▶ [Required tasks]
1 > In the piece on church inactivity among new converts, what criterion separates inactive members from unable ones?
2 > Write the next part of the piece on church inactivity among new converts, picking up after its final sentence.

▶ [Supplied text]
'''

Evaluating Church Inactivity By New Converts

Evaluating Church Inactivity By New Converts
By K. C. Haugk

In the beginning was the Word, the apostle John says. God turns out to be a definer, and a pretty good one at that (to no ones surprise). You want to know what I’ve meant all these eons? Very well. And God speaks the Word made flesh. God utters Jesus! This is what I mean, says God.

Human beings are definers, too, again no surprise. Created as we are in Gods image, it is an entirely likely turn of events that we should start at the same beginning in the same way.

Q. How do you define inactive members?

A. Here is the definition of inactive members I like to work with:

Inactive members are individuals who have chosen not to participate in the worship life, financial support, and program activities of the congregation.

Basically, individuals become inactive at the point where they begin to detach emotionally and physically from the congregation. This may mean reduced attendance or continued absence from worship services; it may mean reduced giving, or no giving; it may mean a reduction or stoppage of participation in church program activities.

Q. How do you distinguish between inactive and unable?

A. The criterion is freedom of choice. The inactive person chooses not to be involved; the unable person has no choice in the matter.

'''

▶ [Provided data]

'''

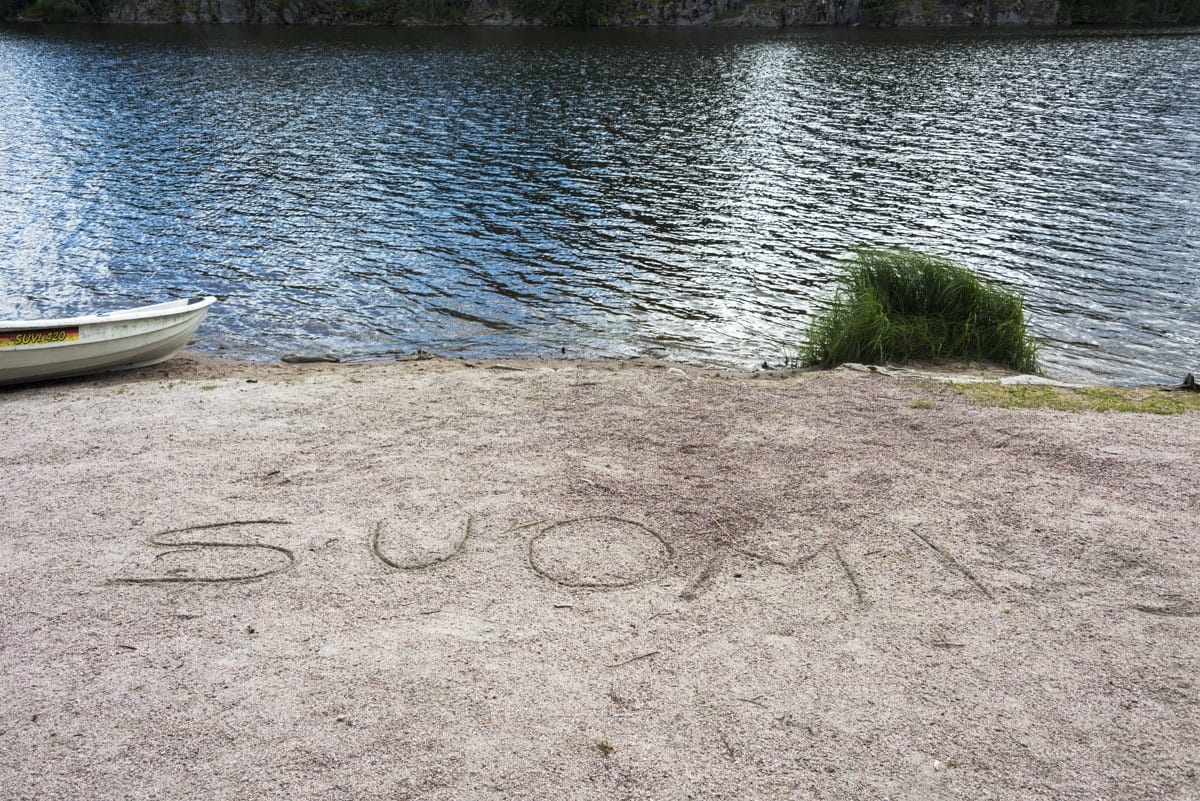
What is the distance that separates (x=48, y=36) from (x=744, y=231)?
84.1 meters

'''

▶ [The answers]
1 > Freedom of choice: the inactive person chooses not to be involved, while the unable person has no choice.

2 >
There can be many factors that deny choice. A person might be physically limited in mobility because of age or other disablement. But emotional incapacity is a very real fact of life, too. People with phobias or panic disorders, for example, are just as much without choice as the person who is bedridden. One estimate suggests that as much as 5 of the population suffers from phobias of one kind or another. One type of phobia, agoraphobia, defined as fear of open spaces, shows itself in several ways. Agoraphobics are afraid of being trapped in public places from which they would be unable to escape without embarrassment if they should experience a panic attack. Victims of this irrational dread may not be able to drive across bridges, and if the only way to get to church is to cross a bridge, they can’t do it.

People who have such emotional struggles are likely to be very private people because they experience shame about their situation. They are leery of talking with people who won’t understand how they can be totally incapacitated by a circum stance or exposure that is utterly mundane to everyone else. Your ministry to these people is different, but starts from the same basis of compassionate understanding you need with inactive members: Have a heart.

Those who are separated from church by distance because they are serving in the military, for example, or attending college in another city are likewise obviously unable to attend their home congregation. So is the person whose job requires being out-of-town during the worship time.

By contrast, the inactive person could come, but chooses not to. You will find out very quickly in talking to an individual which category he or she belongs to.

Q. How long should a person be gone from the congregation to be considered inactive?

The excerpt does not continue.